(Collected data entries)
● ● ● ● ●
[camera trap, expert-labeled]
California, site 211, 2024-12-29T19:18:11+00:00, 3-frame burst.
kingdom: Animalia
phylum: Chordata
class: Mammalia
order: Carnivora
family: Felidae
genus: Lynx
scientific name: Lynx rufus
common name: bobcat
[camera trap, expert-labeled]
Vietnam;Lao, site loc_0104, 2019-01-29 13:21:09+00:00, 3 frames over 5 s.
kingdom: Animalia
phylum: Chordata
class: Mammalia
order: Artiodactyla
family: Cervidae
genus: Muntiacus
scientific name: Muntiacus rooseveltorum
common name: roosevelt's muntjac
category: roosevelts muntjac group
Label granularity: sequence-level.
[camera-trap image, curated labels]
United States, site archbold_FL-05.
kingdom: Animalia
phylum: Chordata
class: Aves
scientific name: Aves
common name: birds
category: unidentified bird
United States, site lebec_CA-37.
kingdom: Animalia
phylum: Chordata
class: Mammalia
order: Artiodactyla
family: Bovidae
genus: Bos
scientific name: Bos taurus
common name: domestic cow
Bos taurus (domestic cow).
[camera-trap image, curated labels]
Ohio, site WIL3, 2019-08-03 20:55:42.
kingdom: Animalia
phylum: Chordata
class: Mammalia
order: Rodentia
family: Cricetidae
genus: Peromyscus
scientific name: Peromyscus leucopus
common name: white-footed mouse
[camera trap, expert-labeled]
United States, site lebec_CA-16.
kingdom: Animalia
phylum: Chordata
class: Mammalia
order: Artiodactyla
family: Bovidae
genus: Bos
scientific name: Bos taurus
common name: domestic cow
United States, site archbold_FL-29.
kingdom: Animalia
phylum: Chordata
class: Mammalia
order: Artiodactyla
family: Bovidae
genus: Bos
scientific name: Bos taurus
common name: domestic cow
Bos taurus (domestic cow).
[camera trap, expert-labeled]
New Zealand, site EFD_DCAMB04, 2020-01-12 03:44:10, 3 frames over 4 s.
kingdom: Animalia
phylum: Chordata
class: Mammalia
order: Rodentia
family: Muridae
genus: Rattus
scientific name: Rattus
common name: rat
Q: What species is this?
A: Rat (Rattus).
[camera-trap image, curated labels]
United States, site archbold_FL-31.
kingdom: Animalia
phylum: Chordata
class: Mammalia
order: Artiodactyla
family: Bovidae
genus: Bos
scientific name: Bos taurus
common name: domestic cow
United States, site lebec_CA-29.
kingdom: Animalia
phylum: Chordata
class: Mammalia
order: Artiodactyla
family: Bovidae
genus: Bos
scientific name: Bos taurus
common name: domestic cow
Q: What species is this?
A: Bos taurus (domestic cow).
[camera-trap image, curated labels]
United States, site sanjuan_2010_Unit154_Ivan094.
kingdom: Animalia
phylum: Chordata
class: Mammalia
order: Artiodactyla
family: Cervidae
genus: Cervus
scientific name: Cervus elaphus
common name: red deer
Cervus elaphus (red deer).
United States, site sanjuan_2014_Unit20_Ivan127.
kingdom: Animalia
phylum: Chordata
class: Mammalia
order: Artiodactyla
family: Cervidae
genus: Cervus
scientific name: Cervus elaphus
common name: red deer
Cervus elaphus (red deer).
● ● ● ● ●
Required work. From the entries above, return each line with the word "United" in it.

Your response.
United States, site archbold_FL-05.
United States, site lebec_CA-37.
United States, site lebec_CA-16.
United States, site archbold_FL-29.
United States, site archbold_FL-31.
United States, site lebec_CA-29.
United States, site sanjuan_2010_Unit154_Ivan094.
United States, site sanjuan_2014_Unit20_Ivan127.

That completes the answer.